Kripto Varlıklar piyasasında, birçok yatırımcı sıklıkla tek bir bakış açısının tuzağına düşer. Bazıları Teknik Analiz'e aşırı bağımlı olurken, bazıları piyasa duygusuna fazlasıyla odaklanır ve bazıları ise "döngü zaman noktaları" olarak adlandırılan şeylere takıntılıdır. Teorik olarak, Bitcoin Yarılanma'dan sonraki ikinci yıl genellikle boğa koşusunun sonunu işaret etse de, bunu tek başına bir değerlendirme kriteri olarak almak yanlış sonuçlara yol açabilir.
2021 yılındaki piyasa ortamını gözden geçirelim. O zamanki boğa koşusu sadece yarılanma döngüsünden faydalanmakla kalmadı, daha da önemlisi elverişli makroekonomik ortamdan destek aldı. Fed, genişletici para politikası uyguladı, faiz oranlarını düşürdü ve likiditeyi artırdı, bu da piyasaya güçlü bir ivme kazandırdı. Ancak, 2021 yılının sonunda durum hızlı bir şekilde değişti: Enflasyon oranı 40 yılın zirvesine yükseldi, işsizlik oranı hızla düştü ve Fed faiz artırma sinyalleri vermeye başladı. Aralık ayındaki nokta grafiği, neredeyse tüm üyelerin faiz artırımı lehinde oy kullandığını gösterdi ve piyasa hızla 2022'nin sıkılaşma döngüsüne gireceğini fark etti. Bu nedenle, boğa koşusunun sona ermesi ile faiz artırma beklentisi neredeyse aynı anda ortaya çıktı ve döngü ile makro faktörlerin "mükemmel örtüşmesi" oluştu.

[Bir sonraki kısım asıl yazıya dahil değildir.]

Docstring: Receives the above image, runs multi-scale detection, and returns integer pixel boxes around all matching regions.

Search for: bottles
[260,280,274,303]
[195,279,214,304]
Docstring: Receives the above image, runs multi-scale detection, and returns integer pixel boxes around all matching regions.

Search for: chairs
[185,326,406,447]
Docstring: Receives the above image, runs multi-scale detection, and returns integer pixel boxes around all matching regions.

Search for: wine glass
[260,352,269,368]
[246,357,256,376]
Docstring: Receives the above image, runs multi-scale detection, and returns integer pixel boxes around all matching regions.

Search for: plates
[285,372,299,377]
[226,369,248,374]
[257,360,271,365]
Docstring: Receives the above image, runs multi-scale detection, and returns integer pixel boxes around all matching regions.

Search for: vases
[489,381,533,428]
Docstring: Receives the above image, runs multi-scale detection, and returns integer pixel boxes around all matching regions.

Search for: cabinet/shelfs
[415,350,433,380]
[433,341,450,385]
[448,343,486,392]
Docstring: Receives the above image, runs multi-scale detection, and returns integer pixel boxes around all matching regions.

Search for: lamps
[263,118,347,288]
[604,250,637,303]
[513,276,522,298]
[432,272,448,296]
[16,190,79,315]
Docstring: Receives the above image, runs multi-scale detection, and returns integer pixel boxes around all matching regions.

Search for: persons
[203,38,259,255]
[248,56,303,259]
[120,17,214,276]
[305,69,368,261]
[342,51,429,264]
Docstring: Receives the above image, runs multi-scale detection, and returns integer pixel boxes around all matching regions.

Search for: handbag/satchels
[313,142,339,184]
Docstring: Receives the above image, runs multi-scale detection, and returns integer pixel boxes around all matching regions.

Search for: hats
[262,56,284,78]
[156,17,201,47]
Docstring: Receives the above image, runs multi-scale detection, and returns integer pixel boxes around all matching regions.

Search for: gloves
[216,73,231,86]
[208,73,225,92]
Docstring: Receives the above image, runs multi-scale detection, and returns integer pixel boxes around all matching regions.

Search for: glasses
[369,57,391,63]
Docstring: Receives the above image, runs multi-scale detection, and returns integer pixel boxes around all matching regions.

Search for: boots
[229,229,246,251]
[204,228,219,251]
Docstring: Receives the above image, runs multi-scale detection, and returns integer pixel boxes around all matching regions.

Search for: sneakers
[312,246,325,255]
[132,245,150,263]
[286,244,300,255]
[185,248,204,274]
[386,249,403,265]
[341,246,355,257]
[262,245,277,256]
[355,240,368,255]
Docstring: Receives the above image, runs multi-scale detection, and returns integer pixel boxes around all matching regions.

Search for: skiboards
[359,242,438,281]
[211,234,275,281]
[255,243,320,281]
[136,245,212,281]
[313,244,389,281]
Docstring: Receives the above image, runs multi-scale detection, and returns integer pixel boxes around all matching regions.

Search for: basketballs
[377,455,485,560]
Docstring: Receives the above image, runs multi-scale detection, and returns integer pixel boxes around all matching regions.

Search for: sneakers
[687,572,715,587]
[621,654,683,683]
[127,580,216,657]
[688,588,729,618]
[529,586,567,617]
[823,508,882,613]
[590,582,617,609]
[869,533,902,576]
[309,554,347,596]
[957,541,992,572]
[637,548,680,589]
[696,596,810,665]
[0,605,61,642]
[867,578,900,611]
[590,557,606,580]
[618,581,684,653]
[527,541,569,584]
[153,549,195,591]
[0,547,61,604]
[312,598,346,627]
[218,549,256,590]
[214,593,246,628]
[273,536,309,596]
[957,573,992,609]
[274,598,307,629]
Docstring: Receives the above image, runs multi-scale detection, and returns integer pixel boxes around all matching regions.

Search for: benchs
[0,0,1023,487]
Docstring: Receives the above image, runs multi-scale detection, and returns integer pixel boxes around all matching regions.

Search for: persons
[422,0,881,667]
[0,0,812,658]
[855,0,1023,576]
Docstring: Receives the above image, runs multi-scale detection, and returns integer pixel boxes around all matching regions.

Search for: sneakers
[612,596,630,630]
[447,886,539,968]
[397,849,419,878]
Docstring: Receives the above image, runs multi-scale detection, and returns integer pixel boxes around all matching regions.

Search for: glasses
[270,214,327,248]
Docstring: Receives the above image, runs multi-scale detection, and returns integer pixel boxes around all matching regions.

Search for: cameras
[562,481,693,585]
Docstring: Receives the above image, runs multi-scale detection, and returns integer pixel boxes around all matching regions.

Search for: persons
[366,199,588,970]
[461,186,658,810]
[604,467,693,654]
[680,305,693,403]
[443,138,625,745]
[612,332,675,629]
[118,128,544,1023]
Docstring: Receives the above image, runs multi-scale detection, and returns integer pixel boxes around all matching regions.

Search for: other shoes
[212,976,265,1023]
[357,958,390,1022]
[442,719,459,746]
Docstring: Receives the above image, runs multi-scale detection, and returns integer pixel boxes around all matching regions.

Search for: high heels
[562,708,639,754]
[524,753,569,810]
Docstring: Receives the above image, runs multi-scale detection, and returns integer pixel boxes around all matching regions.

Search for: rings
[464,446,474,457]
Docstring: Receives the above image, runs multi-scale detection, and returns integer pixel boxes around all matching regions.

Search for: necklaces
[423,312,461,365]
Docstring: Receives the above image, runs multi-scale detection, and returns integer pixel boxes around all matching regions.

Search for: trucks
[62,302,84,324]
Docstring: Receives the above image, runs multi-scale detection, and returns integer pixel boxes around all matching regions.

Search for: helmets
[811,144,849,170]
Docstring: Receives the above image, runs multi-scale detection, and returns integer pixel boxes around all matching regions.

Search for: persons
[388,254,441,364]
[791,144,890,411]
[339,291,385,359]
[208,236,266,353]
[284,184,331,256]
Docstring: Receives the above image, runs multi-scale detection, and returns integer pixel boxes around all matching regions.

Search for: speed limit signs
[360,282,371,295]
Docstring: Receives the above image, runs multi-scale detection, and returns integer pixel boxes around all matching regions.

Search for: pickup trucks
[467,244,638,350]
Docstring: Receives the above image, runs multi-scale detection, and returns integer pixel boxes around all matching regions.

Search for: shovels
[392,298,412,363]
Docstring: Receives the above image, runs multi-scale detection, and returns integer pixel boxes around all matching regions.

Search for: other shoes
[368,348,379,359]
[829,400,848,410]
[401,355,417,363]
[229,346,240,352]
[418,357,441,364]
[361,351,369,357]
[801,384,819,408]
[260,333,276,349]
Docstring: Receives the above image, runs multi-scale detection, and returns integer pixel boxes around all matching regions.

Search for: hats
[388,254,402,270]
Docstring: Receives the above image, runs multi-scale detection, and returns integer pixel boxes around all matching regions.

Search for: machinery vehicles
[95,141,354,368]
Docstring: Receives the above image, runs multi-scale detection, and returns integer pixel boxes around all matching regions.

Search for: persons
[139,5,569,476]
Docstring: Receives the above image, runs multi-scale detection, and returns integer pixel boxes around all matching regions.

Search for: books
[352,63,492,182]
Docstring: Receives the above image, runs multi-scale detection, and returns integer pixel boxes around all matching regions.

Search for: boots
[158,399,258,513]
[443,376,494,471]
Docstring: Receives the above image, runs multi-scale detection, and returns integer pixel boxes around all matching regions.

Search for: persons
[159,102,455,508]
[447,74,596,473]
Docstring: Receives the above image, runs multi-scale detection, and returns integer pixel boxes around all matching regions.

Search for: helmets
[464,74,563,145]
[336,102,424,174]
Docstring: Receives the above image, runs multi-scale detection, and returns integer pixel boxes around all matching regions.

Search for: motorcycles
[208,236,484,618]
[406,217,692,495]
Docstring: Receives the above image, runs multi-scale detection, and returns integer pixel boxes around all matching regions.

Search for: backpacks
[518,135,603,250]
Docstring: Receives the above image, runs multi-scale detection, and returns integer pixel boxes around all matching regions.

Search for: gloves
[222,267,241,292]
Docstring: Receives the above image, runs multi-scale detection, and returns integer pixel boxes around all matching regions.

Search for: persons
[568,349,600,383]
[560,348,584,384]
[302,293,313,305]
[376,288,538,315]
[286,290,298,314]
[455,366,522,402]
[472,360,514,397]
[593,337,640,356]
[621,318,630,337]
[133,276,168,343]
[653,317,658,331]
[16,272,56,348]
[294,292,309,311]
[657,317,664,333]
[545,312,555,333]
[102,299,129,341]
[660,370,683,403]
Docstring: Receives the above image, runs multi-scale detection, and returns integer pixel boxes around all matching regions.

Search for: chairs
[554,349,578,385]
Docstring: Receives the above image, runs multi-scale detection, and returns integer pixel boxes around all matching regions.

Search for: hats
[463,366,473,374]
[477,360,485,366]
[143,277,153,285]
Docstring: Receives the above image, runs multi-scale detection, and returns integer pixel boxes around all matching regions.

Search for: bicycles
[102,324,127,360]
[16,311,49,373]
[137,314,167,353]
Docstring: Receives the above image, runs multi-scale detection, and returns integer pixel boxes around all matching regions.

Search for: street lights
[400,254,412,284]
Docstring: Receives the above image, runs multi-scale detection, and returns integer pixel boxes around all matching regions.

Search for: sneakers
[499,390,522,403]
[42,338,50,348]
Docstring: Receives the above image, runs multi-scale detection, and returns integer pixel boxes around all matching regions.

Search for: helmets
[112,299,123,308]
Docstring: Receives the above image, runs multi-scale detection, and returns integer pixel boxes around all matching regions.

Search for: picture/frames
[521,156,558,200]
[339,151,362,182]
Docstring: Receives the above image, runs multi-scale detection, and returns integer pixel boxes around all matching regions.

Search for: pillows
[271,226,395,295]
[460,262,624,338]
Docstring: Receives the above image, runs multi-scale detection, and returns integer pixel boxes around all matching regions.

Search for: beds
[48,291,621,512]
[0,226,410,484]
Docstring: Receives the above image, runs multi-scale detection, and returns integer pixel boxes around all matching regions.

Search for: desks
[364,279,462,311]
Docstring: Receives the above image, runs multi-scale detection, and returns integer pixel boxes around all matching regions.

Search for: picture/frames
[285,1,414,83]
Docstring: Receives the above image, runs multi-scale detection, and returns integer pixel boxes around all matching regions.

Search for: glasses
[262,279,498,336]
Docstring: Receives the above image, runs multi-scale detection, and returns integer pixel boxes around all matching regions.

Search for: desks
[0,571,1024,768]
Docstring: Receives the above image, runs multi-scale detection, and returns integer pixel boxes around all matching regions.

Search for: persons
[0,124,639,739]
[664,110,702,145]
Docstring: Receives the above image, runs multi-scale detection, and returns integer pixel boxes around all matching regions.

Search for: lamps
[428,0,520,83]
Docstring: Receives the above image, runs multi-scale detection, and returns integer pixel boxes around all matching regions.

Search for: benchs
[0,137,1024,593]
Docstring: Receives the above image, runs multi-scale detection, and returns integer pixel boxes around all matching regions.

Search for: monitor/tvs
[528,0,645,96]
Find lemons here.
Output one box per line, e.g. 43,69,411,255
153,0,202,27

Bugün, birçok kişi yarılanmanın ardından ikinci yıl teorisine dayanarak ayı piyasasını tahmin etse de, bir ana noktayı göz ardı ediyorlar: Mevcut makroekonomik ortam 2021 ile tamamen farklı. 2021'in sonu, faiz artırma döngüsünün başlangıcını işaret ederken, şu anda faiz indirme döngüsünün ortasındayız. Fed'in gelecek iki yıl için faiz tahminleri sürekli olarak aşağı yönlü revize ediliyor ve en az 2026'ya kadar tekrar faiz artırılması beklenmiyor. Bu, likidite sıkışmasının geçici olarak durduğu anlamına geliyor ve piyasa hala nispeten gevşek bir para politikası ortamının tadını çıkarıyor.
"Döngüsel düzen" ile "makro çevre" arasındaki çelişkiyle karşılaştığımızda, nasıl denge kurmalıyız? Kişisel görüşüm, tek bir faktöre aşırı derecede bağlı kalmamak gerektiğidir. Yatırım kararları, teknik göstergeler, piyasa duyarlılığı, döngü teorisi ve makroekonomik çevre dahil olmak üzere birçok faktörü dikkate almalıdır. Mevcut karmaşık piyasa ortamında, stratejileri esnek bir şekilde ayarlamak, açık bir zihniyetle kalmak, belki de herhangi bir tek teoriye sadık kalmaktan daha akıllıca olacaktır.